Notei varias pessoas em torno do acontecimento, pessoas que normalmente não se reuniam ou se acercavam ao morto, quando este ainda estava vivo. A morte sempre reune e a vida nos afasta um dos outros, simplesmente porque é assim que nós escolhemos viver. E se alguém ousa querer estar próximo dos seus, em vida, padece de infinitos escarnios por parecer dependente ou carente, sendo que seu único desejo é absorver experiências, criar memórias e dar luz à vida de alguém que um dia já não estará aqui para brindar nos com esses pequenos prazeres.

Após a dispersão das pessoas, das sirenes e do corpo, somente ficaram ruídos dispersos no ar:

– Rasque, rasque… rasque, rasque…

Era o ruído da vassoura esfregando os produtos químicos dissolvidos em água no chão, colocando um odor mais forte no ar, pois é preciso tirar o cheiro da morte dali.

A morte, uma consequência tão natural da vida, para muitos é suja.

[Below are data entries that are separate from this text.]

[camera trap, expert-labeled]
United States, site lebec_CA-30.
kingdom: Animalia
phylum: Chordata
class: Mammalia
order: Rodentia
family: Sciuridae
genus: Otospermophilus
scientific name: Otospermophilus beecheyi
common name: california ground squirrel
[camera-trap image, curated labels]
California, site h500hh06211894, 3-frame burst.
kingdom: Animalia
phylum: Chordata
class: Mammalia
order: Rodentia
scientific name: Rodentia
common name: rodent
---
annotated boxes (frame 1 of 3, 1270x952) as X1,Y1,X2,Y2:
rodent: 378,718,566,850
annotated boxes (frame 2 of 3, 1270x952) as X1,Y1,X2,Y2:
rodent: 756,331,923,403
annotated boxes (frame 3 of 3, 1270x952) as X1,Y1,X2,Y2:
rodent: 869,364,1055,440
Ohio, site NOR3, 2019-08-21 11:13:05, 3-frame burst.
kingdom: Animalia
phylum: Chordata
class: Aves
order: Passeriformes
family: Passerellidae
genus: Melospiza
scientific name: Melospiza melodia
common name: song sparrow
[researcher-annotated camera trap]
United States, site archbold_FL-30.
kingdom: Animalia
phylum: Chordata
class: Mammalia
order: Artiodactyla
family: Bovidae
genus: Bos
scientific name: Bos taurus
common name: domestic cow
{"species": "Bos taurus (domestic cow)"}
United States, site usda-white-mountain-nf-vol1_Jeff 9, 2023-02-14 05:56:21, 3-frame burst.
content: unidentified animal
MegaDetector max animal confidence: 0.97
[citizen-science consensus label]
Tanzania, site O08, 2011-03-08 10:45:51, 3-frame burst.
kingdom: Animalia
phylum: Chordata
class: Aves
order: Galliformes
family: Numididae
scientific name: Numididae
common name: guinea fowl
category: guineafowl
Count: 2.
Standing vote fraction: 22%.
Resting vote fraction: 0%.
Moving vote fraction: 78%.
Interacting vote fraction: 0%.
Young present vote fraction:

E é na morte dos outros, que nos sentimos afetados a ponto de pensar que um dia seremos nós na caixa, seremos nós que, antes de partir veremos o mundo em volta carregado com a nossa presença mas, todos em volta estarão a postos para começar a varrer qualquer traço de nossa existência, de todos os lugares que tocamos pela última vez.